Era un martes cuando nos levantamos mi hijo y yo de nuestras camas para ir trabajar con mi entonces patrón en la ciudad de San Jerónimo, en Guerrero, en el año 2013. 

Desayuné con “Coco” (así le decían) , mi niño que me ayudaba a trabajar y que ya no quiso estudiar, unos huevitos estrellados con arroz que hizo mi esposa. Luego, nos dirigimos a una de las zonas más pobres de la ciudad para seguir trabajando en la construcción de un cuarto, en la azotea de la casa de mi jefe. Apenas había pasado una media hora desde que iniciamos labores, cuando escuchamos unos ruidos muy fuertes provenientes de la planta baja de la vivienda, como cohetones. Nos asustamos, pero seguimos en lo nuestro (haciendo la mezcla y mediciones). 

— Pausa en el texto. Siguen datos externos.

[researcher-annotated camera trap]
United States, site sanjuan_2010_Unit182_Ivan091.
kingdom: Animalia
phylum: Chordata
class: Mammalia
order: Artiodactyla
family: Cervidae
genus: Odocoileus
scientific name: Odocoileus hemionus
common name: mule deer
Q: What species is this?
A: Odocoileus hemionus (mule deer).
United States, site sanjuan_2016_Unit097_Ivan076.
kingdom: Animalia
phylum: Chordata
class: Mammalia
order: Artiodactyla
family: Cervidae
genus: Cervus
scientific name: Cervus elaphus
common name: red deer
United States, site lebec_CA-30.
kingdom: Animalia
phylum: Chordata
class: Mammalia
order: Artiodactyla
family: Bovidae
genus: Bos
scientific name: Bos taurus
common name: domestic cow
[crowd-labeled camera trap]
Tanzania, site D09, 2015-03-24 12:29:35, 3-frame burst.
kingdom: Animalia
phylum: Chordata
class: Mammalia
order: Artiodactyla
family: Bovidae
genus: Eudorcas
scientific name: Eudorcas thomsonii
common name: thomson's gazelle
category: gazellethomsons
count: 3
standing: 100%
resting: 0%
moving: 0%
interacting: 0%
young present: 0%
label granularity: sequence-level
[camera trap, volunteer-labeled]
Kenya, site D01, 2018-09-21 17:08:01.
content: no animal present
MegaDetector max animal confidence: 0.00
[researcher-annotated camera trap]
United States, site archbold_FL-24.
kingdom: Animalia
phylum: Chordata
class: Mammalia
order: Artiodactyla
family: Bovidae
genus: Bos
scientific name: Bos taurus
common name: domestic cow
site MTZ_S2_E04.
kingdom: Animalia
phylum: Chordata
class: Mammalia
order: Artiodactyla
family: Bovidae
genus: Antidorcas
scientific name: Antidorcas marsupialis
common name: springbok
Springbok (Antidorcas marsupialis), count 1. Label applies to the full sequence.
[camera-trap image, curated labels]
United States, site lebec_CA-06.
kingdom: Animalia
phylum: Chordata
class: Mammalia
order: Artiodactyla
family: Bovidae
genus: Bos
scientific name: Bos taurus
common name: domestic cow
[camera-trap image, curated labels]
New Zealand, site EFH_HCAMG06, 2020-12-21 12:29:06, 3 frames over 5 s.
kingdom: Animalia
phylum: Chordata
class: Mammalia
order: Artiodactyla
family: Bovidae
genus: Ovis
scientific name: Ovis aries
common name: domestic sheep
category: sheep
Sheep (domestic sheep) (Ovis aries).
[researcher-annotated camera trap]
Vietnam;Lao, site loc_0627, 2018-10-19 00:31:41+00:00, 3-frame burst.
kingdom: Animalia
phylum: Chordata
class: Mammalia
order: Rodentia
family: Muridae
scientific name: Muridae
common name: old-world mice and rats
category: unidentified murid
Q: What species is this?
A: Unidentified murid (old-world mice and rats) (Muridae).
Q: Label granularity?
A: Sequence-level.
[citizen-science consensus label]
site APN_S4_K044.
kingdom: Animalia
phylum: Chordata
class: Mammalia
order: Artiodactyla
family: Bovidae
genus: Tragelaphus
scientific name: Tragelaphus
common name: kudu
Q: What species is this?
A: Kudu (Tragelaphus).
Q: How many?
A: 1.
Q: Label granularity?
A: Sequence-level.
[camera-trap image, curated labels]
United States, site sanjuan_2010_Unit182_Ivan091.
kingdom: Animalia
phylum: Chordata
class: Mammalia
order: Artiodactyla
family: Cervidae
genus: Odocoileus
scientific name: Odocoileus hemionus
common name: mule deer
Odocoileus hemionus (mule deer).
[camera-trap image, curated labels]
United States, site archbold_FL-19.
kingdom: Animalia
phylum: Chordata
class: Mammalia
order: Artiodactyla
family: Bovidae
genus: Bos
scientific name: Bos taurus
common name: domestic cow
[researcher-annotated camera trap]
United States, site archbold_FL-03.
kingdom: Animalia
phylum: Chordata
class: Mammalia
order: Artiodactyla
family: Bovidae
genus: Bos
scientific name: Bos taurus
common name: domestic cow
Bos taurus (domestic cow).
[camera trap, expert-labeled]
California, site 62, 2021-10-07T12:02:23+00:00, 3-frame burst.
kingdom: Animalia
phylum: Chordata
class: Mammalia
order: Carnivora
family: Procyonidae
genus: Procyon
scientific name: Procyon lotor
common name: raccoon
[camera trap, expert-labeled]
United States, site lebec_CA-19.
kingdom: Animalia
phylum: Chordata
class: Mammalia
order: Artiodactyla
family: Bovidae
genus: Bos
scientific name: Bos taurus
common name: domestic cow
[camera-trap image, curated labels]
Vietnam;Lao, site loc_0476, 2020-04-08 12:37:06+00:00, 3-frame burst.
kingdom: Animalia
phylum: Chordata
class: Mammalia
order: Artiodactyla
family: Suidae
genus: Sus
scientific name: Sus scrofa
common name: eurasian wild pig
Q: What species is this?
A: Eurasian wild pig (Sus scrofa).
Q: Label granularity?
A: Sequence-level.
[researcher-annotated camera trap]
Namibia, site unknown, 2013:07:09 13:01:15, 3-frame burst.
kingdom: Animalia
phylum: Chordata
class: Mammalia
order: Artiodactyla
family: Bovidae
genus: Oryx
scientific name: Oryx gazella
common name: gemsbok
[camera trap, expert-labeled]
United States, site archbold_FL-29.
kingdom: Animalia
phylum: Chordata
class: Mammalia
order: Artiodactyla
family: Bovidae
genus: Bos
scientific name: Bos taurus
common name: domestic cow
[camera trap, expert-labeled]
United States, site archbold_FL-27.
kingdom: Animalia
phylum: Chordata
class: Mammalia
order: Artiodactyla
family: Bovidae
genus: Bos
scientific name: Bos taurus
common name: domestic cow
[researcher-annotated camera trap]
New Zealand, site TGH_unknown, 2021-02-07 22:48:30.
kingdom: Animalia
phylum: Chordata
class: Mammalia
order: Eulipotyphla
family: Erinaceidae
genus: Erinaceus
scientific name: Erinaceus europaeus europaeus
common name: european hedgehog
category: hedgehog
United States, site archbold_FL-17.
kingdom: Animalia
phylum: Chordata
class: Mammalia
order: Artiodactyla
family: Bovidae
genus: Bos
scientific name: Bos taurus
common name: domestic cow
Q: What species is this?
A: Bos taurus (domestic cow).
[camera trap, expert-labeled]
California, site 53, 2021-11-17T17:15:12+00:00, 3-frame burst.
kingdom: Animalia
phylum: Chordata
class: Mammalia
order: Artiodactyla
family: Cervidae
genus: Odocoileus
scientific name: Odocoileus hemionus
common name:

Después de unos instantes, 3 hombres llegaron a la azotea de la casa y empezaron a dispararnos con “cuernos de chivo” (metralletas AK-47), hiriendo de gravedad a “Coco” en la cabeza; se la destrozaron. Tras eso, me enardecí y me fui contra el trío de sicarios. A lo que los asesinos respondieron disparándome en el pecho varias veces, después caí y me hice el muerto. Los sicarios se creyeron mi treta y me dieron por muerto. Tras unos minutos, los sujetos armados se fueron de la vivienda; entonces me levanté y revisé a mi hijo, tenía destrozada la sien derecha, estaba muerto. Entonces empecé a gritar, lo abracé. Minutos después llegó una ambulancia con paramédicos, quienes confirmaron la muerte de “Coco”. 

 

Me volví alcohólico

 

Hasta la fecha, no encuentro justicia para mi pequeño. Tras la tragedia, me volví alcohólico. Sigo trabajando de albañil, pero ya no es lo mismo sin mi hijo; apenas tenía 16 años. Cada que llega la fecha de su muerte, yo y mi familia lo recordamos con algún evento, como comida o rezo.

También, una hija mía falleció; perdió la vida a causa de una caída por una barranca. Dicen que fueron los “chaneques” (seres mitológicos que- se cree- roban niños), pero yo no creo que hayan sido ellos quienes la mataron: han de haber sido delincuentes quienes la aventaron del barranco, por no dejarse robar. Yo creo que la mataron y que no se cayó y falleció por accidente, mi niña. Tenía 4 años cuando murió. 

 

Venganza, una tradición

 

Acá en el sur de México, se acostumbra vengarse de lo que nos hacen otras personas. Voy a vengar la muerte de mi hijo algún día. ¡Bien vengadito va estar mi “Coco” en el futuro! ¡Ya sé quiénes son sus asesinos! ¡Que se cuiden!
 

Aquí en México, la gente debe de cuidar a su familia, porque las cosas están muy mal en cuestión de Seguridad. La inseguridad, veo que hoy está peor que nunca en el país; cuiden a su familia- les digo a todos los que lean mi historia. 

Espero que algún día mejore la situación en la República, pero no creo que mejore. ¡Lo que sí sé es que por siempre voy extrañar a mi hijo “Coco” y a mi pequeña hija!